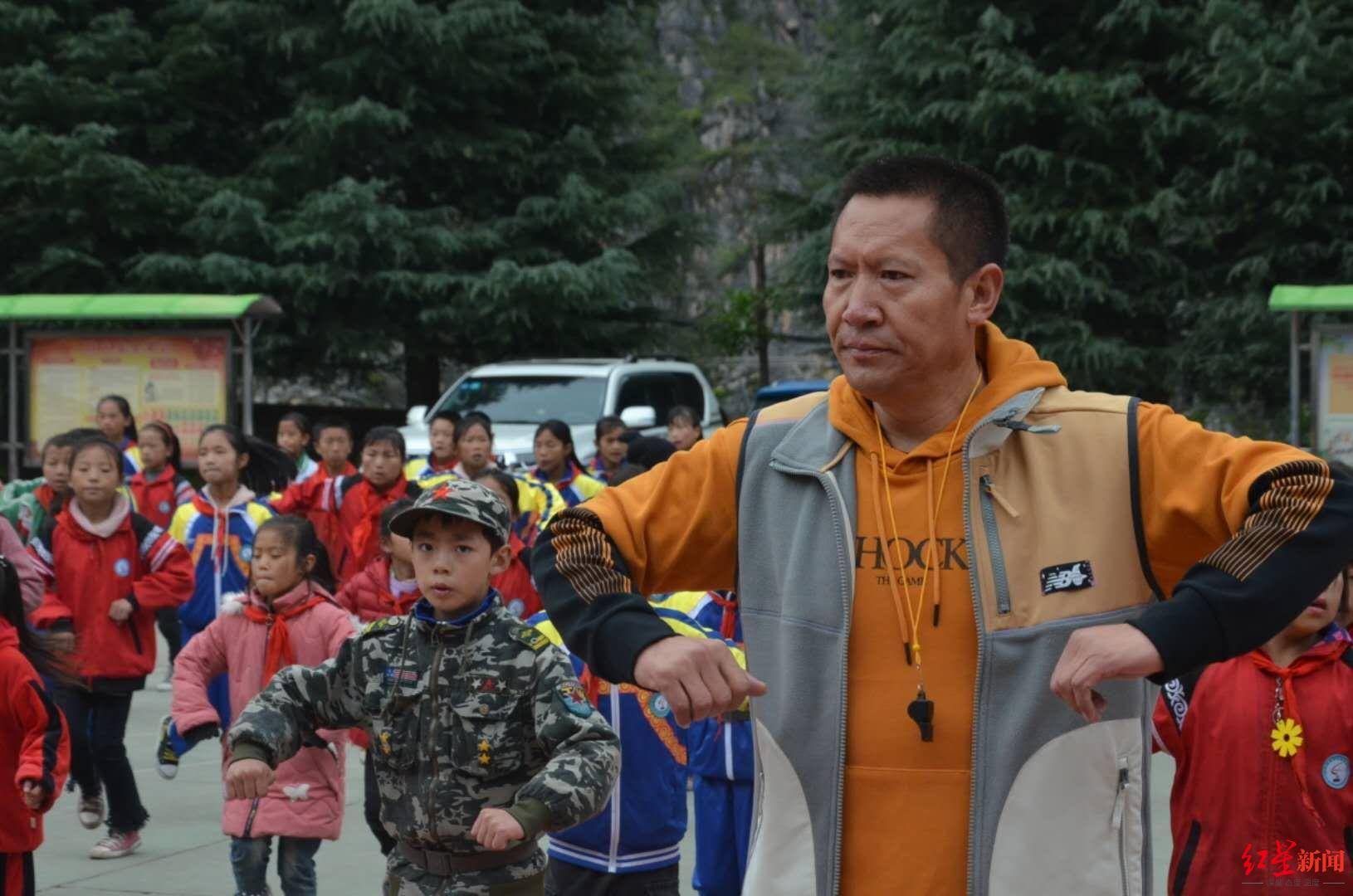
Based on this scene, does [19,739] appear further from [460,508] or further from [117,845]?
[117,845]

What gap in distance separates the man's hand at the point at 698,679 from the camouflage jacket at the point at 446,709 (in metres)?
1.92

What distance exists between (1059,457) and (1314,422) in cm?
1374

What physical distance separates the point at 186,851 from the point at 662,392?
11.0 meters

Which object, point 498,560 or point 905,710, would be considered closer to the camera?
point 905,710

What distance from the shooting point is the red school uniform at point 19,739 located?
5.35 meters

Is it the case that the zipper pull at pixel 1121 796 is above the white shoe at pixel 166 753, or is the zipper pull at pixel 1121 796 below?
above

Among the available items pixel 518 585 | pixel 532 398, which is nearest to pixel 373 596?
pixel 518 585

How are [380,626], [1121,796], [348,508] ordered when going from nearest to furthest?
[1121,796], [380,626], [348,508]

---

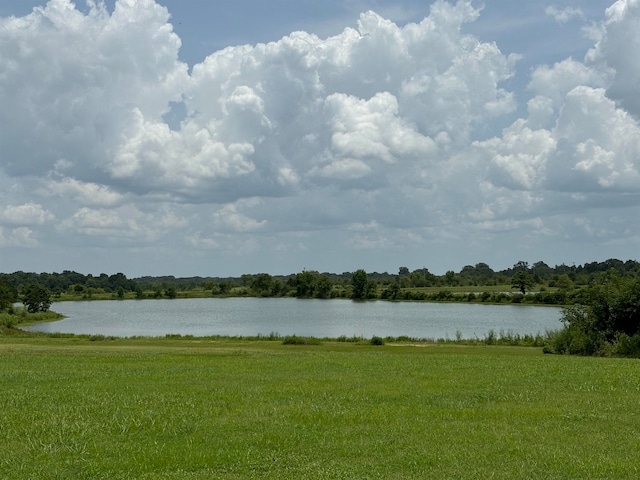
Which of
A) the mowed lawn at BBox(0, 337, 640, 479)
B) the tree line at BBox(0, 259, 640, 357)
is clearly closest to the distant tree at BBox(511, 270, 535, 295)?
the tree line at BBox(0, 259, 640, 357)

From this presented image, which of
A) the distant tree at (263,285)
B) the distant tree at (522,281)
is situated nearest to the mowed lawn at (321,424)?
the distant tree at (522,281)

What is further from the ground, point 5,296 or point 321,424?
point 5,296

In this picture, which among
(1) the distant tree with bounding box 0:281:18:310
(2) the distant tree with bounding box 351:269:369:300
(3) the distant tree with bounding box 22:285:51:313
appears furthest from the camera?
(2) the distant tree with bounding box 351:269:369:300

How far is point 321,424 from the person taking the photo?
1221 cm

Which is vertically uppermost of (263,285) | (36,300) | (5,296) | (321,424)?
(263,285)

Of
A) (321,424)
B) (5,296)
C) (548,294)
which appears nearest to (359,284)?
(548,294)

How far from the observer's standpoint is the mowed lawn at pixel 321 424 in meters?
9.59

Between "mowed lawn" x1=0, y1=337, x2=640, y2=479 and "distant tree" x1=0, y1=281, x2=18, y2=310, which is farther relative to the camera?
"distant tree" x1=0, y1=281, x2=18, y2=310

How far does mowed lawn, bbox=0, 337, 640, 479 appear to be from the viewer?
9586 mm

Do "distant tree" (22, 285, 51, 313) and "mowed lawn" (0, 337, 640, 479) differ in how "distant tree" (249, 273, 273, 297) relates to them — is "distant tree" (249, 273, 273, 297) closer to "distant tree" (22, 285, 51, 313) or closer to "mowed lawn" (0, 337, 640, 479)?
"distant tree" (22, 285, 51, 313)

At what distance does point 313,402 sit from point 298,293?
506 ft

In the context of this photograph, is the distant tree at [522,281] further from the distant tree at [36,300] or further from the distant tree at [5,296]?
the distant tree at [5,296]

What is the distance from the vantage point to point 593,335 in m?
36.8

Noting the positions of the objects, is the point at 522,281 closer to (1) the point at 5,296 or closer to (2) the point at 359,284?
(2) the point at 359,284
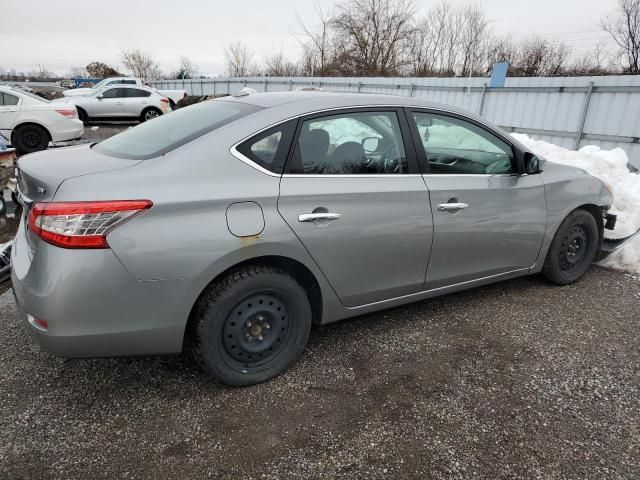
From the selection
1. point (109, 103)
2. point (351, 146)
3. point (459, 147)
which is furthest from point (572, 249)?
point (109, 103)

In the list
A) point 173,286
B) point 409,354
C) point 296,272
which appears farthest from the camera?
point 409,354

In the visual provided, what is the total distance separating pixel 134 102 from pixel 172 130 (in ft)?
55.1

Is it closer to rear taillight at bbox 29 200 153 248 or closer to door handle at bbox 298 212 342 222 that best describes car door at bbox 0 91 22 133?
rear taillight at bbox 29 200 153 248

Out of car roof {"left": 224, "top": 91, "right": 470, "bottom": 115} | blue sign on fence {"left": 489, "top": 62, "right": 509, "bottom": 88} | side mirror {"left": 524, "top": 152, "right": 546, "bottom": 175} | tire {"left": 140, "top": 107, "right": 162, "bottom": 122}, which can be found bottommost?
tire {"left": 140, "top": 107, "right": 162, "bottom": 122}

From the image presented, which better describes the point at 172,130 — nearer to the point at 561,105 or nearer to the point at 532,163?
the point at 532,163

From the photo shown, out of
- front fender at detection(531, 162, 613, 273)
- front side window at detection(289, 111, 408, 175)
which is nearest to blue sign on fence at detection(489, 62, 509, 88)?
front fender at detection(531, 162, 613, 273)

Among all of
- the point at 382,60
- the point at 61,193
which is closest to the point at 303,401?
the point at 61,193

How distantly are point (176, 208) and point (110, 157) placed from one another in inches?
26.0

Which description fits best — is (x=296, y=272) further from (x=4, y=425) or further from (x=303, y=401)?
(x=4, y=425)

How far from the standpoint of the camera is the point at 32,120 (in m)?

*Given instruction*. Rewrite the data from the line containing "How are [380,626], [1121,796], [348,508]" through the line containing "[1121,796], [380,626], [348,508]", keeping the first of these lines as it is. In the answer line, multiply every coordinate by 2.55 and round each result to a whole number, with halves rounded up.

*The completed task*.
How are [380,626], [1121,796], [348,508] ordered when going from nearest to furthest?
[2859,2030], [969,1596], [887,1295]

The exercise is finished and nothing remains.